Directions for this task
Write the next part of the data breach FAQ, starting right after its final sentence.

-- Page excerpt follows --

- It is obvious when your credit card details are offered for sale on the dark web, but what else constitutes a Data Breach?
- How serious are insider threats?
- I’m trading only in America. Am I required to notify anyone when there is a breach of personal data?
- A friend of mine has just had suffered a data breach in his company. What should he do?
- How do breaches happen?
- What is likely to be the worst consequence of a data breach?
- How frequent are data breaches?
- Is SQL Injection the main threat to databases? How is it prevented?
- What is the highest risk factor in data breaches?
- How could we set up a database intrusion system?
- How should an organisation prepare for the eventuality of a data breach?
1. It is obvious when your credit card details are offered for sale on the dark web, but what else constitutes a Data Breach?
Data breaches (also known as data leaks or data spills) can be caused by hostility, malice, mischief, carelessness, inattention or sheer accident. It can range from political ‘activism’ to taking old workstations to a public dump with their hard drives still in place. As well as being due to organized crime, competing organizations, or attacks by hostile foreign regimes, they are often due to staff within an organization being bribed, careless or naive. A considerable number are the work of bored youngsters.
Whenever sensitive, protected or confidential data gets into the control of an unauthorized person, then there has been a data breach. The consensus definition is that a data breach is ‘a compromise of security that leads to the accidental or unlawful destruction, loss, alteration, unauthorized disclosure of, or access to protected data transmitted, stored or otherwise processed.’ (ISO/IEC 27040). This definition is no longer adequate: A breach can result from an apparently trivial incident such as accidentally exposing a directory that contains sensitive or confidential information to general access over the internet. If it cannot be proved that it was never accessed, it should be recorded as a data breach. A recent famous example of this was when the AA car insurance and breakdown company in the UK left 13GB of customer information unsecured online last year. It was available to anyone online for a few days in April due to a server ‘misconfiguration’.
The definition of a breach also needs to be widened because of the way that it is possible to extract a surprising amount of personal information by inference attack through joining apparently-innocuous sets of data. A pseudonymized set of records that is published can be a data breach if it can subsequently identify real data about real individuals when combined with another dataset.
If an organisation infringes published security guidelines, the onus is on the organization to demonstrate that there was no breach. For example, the use of live data for developing or testing databases can, in some cases, be considered a data breach if all necessary precautions haven’t been taken, such as performing security checks on contract staff, or implementing access control for developers. Again, the problem, if your auditors become aware of this, is in proving that no actual data breach resulted from unnecessarily exposing the data.

-- Page excerpt concluded --
-- Information provided follows --

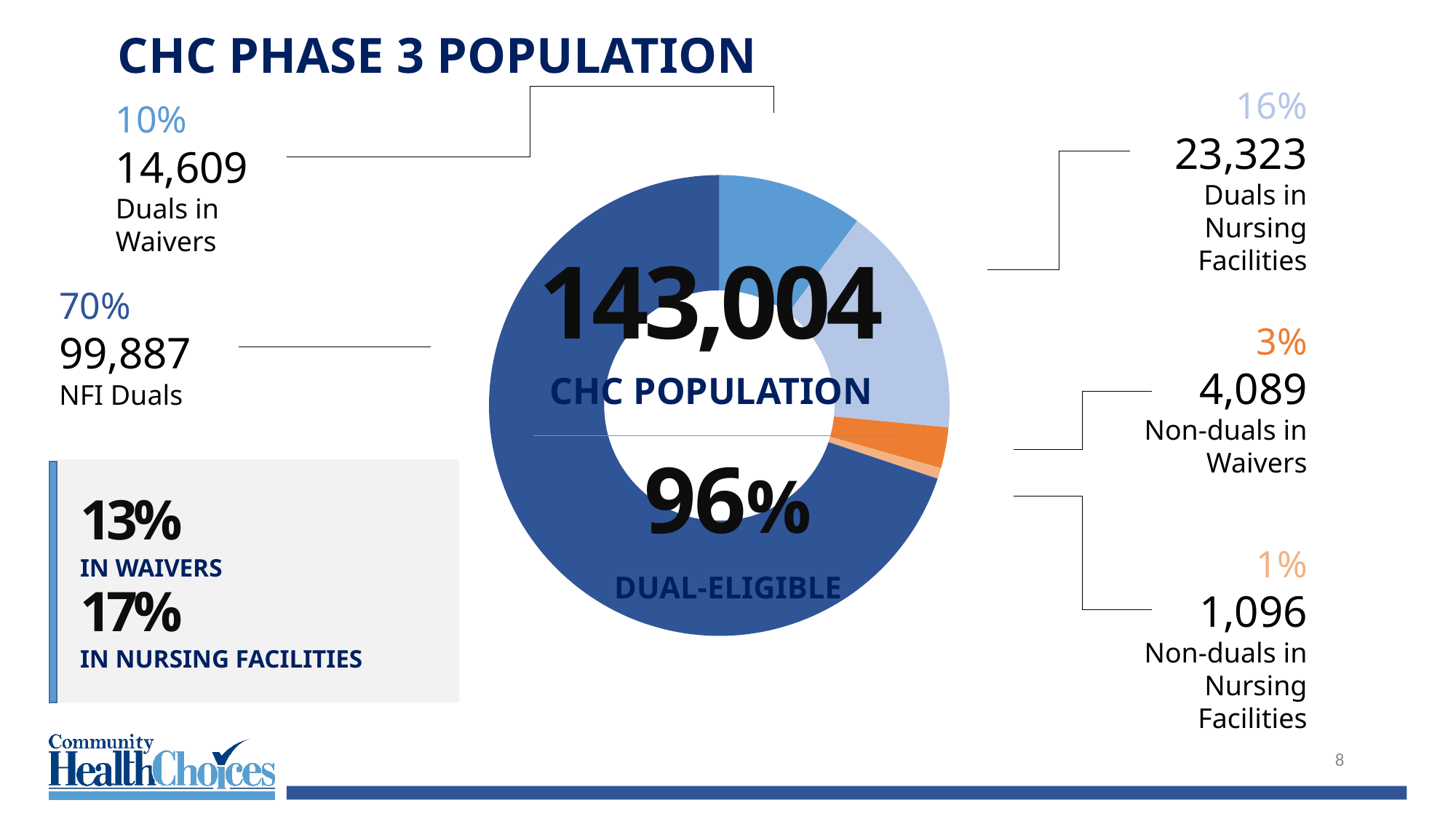
What is the value for NFI Duals? 99,887 What is the difference between Duals in Nursing Facilities and Duals in Waivers? 8,714 How many categories are shown in the chart? 5 What is the value for Duals in Nursing Facilities? 23,323 What percentage share does Duals in Waivers represent? 10% Which category has the largest share of the CHC population? NFI Duals What is the value for Non-duals in Waivers? 4,089 What kind of chart is shown on the slide? Donut (pie) chart Which category has the smallest share of the CHC population? Non-duals in Nursing Facilities Which is larger, Non-duals in Waivers or Non-duals in Nursing Facilities? Non-duals in Waivers What total CHC population is shown in the centre of the chart? 143,004 What percentage share does Non-duals in Nursing Facilities represent? 1%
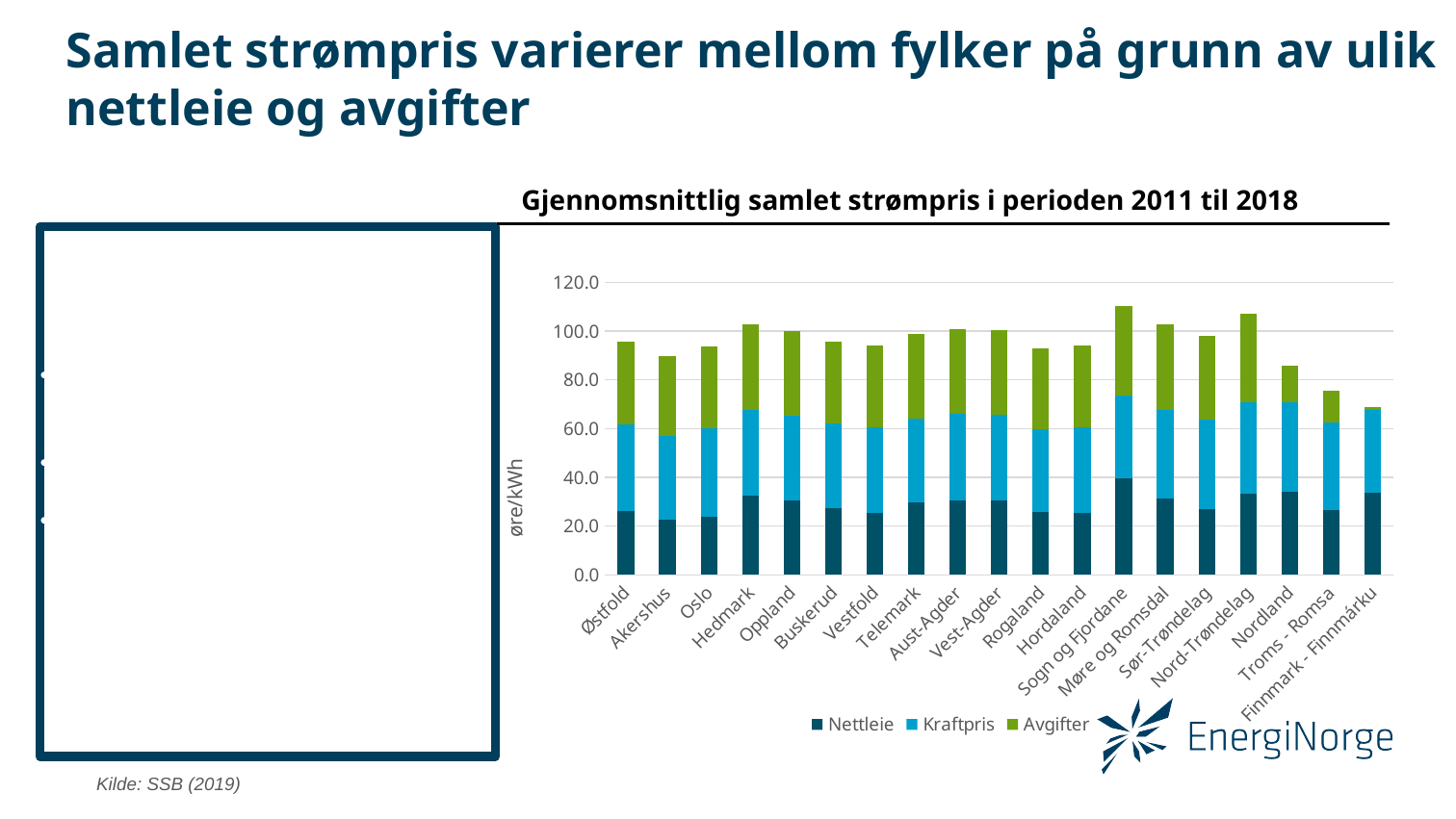
Is the total value for Akershus greater or less than 100? less Which county has the highest total average electricity price? Sogn og Fjordane What kind of chart is shown on the slide? Stacked bar chart Which county has the lowest total average electricity price? Finnmark - Finnmárku What unit is shown on the y axis of the chart? øre/kWh Which has the larger total value, Nordland or Troms - Romsa? Nordland Is the total value for Finnmark - Finnmárku greater or less than 80? less Is the total value for Sogn og Fjordane greater or less than 100? greater How many series does the legend list? 3 How many counties (categories) are shown on the x axis? 19 What is the title of the chart? Gjennomsnittlig samlet strømpris i perioden 2011 til 2018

-- Information provided concluded --

Reply to the exercise
Sometimes, a breach is only confirmed retrospectively by accident, as when a security firm subsequently stumbles across the data on the Dark Web, as when a contractor to the Republican National Committee left a terabyte of data on an unsecured cloud server that included names, dates of birth, home addresses, phone numbers, voter registration details and ‘modelled’ ethnicities and religions.
Sadly, we don’t clearly know the proportion of data breaches that are due to insiders within the organization, because so many have gone unreported. Estimates of the proportion of breaches caused by accidental staff errors range from 14% to 37%. The estimates of disclosure of sensitive company information by insiders vary widely too. We know much more now about the unauthorized passing of data to ‘third parties’ such as journalists from government or healthcare officials because it has been a feature of several public scandals involving the press. Where organizations don’t implement full access control and sensible audit systems, they are unlikely to ever be aware of this type of breach at the time. This has led to the saying ‘There are two types of companies: those that have been hacked, and those that don’t know they have been hacked’.
3. I’m trading only in America. Am I required to notify anyone when there is a breach of personal data?
As well as your moral obligations, 94% of all US states, as well as Puerto Rico, Guam, the Virgin Islands and Washington, DC, oblige your organization to notify everyone whose personal data has been compromised by a data breach, and to notify the relevant supervisory authority as soon as possible. There are regional variations in the definition of personal information and the manner of notification. There are also variations in the defined rights of action that are open to people suffering from a breach of personal information when an organization fails to comply with the notification law. There are details of the law in each state regarding notification but there is a consensus that it must be as soon as possible without undue delay.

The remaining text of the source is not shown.